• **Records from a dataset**
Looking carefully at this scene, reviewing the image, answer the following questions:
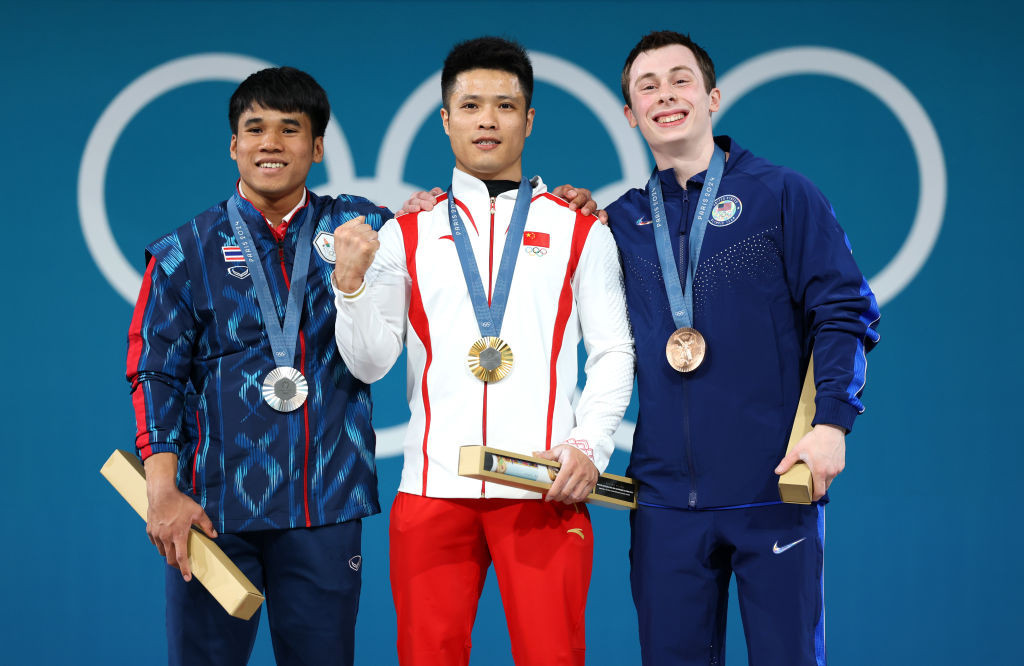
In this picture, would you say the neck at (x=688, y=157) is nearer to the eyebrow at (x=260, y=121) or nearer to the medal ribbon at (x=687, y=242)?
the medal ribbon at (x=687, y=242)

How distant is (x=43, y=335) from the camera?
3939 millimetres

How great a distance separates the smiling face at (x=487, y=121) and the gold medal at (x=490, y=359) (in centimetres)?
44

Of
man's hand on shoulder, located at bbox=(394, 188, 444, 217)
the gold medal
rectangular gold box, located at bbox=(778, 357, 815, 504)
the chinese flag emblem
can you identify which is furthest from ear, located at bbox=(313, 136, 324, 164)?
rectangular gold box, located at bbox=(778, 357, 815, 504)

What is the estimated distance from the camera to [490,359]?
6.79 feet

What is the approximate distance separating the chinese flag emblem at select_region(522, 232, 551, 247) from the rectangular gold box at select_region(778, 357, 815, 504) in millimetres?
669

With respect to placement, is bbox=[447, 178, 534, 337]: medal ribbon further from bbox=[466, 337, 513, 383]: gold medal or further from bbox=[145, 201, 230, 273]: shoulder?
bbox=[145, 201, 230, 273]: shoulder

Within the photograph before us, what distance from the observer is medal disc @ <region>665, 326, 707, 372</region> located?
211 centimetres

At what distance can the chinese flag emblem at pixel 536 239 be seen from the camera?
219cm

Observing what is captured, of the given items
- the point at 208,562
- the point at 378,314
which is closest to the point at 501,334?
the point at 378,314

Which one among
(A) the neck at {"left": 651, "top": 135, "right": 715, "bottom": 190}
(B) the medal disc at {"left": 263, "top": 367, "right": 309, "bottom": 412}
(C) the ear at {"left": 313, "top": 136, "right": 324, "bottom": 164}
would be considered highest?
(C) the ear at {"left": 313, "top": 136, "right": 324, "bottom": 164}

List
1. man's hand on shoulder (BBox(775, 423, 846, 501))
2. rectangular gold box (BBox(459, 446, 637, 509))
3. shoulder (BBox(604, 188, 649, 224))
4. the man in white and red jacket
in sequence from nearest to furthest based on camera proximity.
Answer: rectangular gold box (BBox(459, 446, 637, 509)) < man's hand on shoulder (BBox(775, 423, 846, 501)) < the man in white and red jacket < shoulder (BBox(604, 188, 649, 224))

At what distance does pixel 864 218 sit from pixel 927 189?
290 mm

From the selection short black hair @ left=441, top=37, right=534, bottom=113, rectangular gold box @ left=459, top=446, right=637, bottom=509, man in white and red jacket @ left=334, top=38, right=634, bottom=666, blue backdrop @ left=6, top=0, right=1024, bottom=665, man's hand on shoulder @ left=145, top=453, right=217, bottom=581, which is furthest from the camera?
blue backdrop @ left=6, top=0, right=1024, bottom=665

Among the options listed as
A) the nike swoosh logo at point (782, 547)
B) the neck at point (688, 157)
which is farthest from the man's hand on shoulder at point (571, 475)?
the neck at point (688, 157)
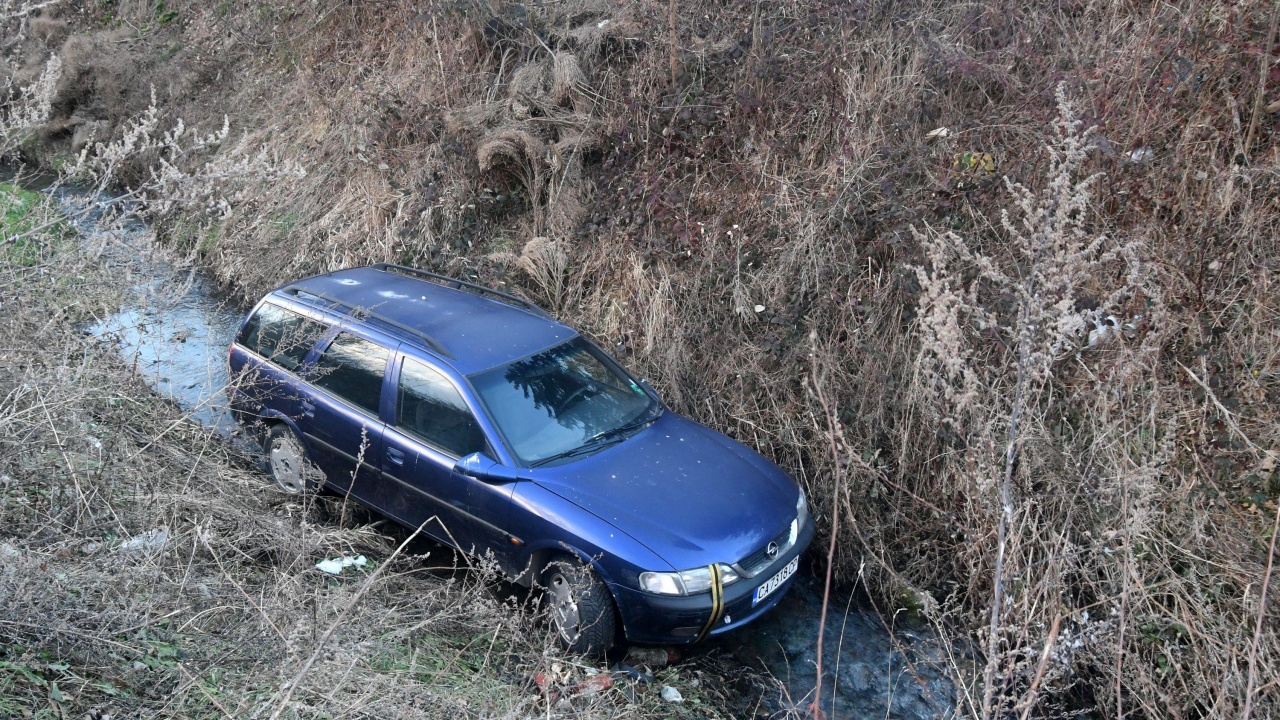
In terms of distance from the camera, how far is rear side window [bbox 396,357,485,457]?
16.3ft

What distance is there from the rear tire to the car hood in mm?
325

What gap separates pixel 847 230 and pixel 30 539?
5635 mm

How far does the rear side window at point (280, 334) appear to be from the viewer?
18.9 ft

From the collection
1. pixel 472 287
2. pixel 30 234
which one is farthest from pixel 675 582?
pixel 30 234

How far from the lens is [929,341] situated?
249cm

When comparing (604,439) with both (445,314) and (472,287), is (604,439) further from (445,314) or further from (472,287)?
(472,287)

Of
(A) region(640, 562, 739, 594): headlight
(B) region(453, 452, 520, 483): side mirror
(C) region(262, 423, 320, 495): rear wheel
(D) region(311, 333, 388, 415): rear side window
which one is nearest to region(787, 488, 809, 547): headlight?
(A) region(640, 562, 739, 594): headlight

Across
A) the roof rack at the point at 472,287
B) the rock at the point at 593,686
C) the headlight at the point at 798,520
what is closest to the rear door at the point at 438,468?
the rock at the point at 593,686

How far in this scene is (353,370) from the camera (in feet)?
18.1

• **Short problem**
Retype the line containing "Among the options listed as" and all lines after it through the end of the material, exactly and only those, leaving out pictures.

• **Response to the exercise**
Among the options listed as
A) the nike swoosh logo at point (782, 547)
B) the neck at point (688, 157)
which is farthest from the man's hand on shoulder at point (571, 475)?
the neck at point (688, 157)
In terms of distance from the camera, how far is rear side window [bbox 396,357,485,457]?
16.3ft

What distance is there from the rear tire to the car hood in mm?
325

What gap separates pixel 847 230 and pixel 30 539?
5635 mm

How far does the rear side window at point (280, 334) appear to be from the viewer?
18.9 ft

From the collection
1. pixel 472 287
2. pixel 30 234
which one is farthest from pixel 675 582?
pixel 30 234

How far from the lens is [929,341] situated?
249cm

When comparing (604,439) with both (445,314) and (472,287), is (604,439) further from (445,314) or further from (472,287)?
(472,287)

Of
(A) region(640, 562, 739, 594): headlight
(B) region(453, 452, 520, 483): side mirror
(C) region(262, 423, 320, 495): rear wheel
(D) region(311, 333, 388, 415): rear side window
which one is nearest to region(787, 488, 809, 547): headlight?
(A) region(640, 562, 739, 594): headlight

Across
A) the roof rack at the point at 472,287
B) the rock at the point at 593,686
C) the headlight at the point at 798,520
what is closest to the rear door at the point at 438,468?
the rock at the point at 593,686

How far in this scene is (353,370) from the camera (in feet)?
18.1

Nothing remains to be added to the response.